1. #1

    Grubu
    Yasaklı üye
    İş
    Üniversite

    Haksızlık ve Zulüm Karşısında Tavır

    İslam dini bizzat hak ve hakikat olduğu gibi hak ve hukuku her şeyden üstün tutmuştur. Hak ve hukuk insanların diğer canlı ve cansız varlıklarla olan birlikteliğindeki düzeni sağlamak için gerekli kavramlardır. Ve bu konuda İslamiyet'in getirdiği kanunlardan daha öte bir kanun olmadığını akıl sahibi herkes anlayabilir. Hiç bir hak ve hukuk düzeni Allah'ın emirleriyle koymuş olduğu hukuk düzeninin seviyesine yanaşamaz bile. Bunun için bütün anayasa ve hukuk düzenlerini asr-ı saadetle karşılaştırmak yeterli olacaktır. Bütün problem ve müşkülleri kahve içme rahatlığıyla çözen Efendiler Efendisi(aleyhissaltuvesselam) da bu hukuk düzeninin uygulanması konusunda bütün insanlığa mürebbi olarak gönderilmiş ve bu konuda eksik bir nokta bırakmamıştır.
    Günümüz müslümanlarının İslam'ın özünden uzaklaşması ise insanlar arasında hak ve hukuk düzenini yeniden bozmuştur. Bayanların bir meta olarak algılanması ve asli değerleri hiçe sayılıp bir eğlence malzemesi olarak görülmesi, sebepli-sebepsiz cinayet sayısındaki çokluk ve artış, hırsızlık ve rüşvetciliğin bu derece yaygın olması ve sıradan karşılanması gibi bir çok bozukluk temelde buna dayanmaktadır.
    Peki bize düşen nedir? Haksızlık ve zulüm karşısında tavrımız ne olmalıdır? Bu sorunun cevabı aslında bir hadis-i şerifle verilmiş oluyor. "Bir kötülük(zulüm,haksızlık) gördüğünüzde onu elinizle düzeltin. Buna güç yetiremiyorsanız dilinizle düzeltin. Buna da güç yetiremiyorsanız içinizden buğz edin. Bu da imanın en zayıf noktasıdır." Öncelikle elimizle; yani çabalarımızla bu kötülüğe karşı ortaya koymamız gereken tutum ve ameller vardır. Bunlar zamana ve diğer şartlara göre değişkenlik göstermektedir. Mesela daha uygun şartlar oluşturulmadan bazı şeylerin yapılması başarısızlıkla sonuçlanmaya mahkumdur. O yüzden o şartlara uygunluk çerçevesinde yapılabilecek bütün şeyler denenmelidir. Meşru her yol denenmeli ve o konuda ciddi bir ızdırap çekilmelidir ki sonuç alınabilsin.

## Çıkarılan Liste
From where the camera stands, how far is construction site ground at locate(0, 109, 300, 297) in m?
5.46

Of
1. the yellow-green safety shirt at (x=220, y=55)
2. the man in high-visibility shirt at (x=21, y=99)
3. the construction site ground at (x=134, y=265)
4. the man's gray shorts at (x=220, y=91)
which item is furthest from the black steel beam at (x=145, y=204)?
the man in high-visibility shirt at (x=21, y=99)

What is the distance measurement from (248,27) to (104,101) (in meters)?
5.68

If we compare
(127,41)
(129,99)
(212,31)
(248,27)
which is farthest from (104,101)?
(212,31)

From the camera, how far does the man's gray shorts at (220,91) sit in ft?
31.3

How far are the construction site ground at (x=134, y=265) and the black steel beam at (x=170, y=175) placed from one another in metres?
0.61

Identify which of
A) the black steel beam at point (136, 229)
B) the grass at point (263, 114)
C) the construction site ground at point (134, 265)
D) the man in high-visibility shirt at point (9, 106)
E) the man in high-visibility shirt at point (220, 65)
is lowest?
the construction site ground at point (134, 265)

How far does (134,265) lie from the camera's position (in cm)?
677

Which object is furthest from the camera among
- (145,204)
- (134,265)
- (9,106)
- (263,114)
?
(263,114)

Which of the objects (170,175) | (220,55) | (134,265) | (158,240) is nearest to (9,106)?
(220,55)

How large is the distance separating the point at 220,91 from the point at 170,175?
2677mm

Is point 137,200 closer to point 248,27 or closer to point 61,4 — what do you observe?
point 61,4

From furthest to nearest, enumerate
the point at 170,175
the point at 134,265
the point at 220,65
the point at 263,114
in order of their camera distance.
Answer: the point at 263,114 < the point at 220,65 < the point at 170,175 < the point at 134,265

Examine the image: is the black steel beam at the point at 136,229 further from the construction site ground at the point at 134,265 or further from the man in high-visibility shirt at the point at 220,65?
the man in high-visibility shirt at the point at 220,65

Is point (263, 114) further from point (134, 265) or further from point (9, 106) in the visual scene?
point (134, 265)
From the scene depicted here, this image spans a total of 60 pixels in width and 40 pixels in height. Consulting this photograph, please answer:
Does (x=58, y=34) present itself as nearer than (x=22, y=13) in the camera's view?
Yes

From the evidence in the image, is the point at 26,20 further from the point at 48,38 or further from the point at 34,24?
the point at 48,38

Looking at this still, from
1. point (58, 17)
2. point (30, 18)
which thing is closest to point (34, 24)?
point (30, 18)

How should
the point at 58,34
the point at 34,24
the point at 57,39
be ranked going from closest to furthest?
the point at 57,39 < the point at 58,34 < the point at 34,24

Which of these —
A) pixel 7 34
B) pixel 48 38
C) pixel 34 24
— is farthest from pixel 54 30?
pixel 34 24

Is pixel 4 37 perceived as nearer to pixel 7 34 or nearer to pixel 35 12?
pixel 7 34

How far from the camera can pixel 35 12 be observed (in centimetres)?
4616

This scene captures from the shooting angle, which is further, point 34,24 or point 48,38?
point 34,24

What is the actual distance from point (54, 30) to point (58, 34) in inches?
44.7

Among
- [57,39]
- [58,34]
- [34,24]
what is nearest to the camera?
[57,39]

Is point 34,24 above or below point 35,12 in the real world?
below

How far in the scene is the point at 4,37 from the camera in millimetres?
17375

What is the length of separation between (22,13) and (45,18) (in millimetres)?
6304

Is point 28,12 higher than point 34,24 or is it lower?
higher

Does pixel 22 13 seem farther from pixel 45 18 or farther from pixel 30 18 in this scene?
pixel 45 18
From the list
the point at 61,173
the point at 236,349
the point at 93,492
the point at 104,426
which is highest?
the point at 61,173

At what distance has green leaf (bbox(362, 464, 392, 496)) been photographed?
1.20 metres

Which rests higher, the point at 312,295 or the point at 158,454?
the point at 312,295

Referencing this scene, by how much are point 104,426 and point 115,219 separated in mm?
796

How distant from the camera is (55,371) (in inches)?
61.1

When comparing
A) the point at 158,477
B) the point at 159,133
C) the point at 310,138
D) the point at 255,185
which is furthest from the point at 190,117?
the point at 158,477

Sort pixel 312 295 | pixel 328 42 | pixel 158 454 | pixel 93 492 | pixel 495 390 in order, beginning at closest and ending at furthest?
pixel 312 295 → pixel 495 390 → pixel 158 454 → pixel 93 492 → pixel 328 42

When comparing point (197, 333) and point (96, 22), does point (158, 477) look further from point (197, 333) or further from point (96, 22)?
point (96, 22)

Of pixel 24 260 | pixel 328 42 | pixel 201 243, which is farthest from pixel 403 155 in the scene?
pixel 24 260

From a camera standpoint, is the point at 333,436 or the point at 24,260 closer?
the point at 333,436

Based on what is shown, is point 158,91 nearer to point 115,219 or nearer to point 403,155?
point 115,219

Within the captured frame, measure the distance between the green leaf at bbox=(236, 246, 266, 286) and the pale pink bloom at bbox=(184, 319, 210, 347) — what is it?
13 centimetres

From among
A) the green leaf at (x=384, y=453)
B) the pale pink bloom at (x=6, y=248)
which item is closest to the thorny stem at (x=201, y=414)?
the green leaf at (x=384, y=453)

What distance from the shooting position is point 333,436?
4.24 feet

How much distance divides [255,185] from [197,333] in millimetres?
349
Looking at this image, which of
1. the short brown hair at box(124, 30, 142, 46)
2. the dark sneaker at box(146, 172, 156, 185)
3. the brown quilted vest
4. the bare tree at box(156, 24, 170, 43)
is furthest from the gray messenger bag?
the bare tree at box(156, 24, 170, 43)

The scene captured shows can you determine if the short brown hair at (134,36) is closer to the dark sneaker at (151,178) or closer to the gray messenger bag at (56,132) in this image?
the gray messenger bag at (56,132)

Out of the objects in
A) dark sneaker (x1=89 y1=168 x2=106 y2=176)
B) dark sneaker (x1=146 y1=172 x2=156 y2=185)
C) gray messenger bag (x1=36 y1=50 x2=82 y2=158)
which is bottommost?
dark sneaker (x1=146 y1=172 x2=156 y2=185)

## Yönerge
Alıntı metinde aktarılan hadis-i şerife göre, görülen bir kötülüğü elle düzeltmeye güç yetirilemediğinde ne yapılmalıdır? Yukarıdaki liste, alıntı metinle hiçbir bağlantı taşımamaktadır.

## Çözüm
Kötülük dil ile düzeltilmelidir.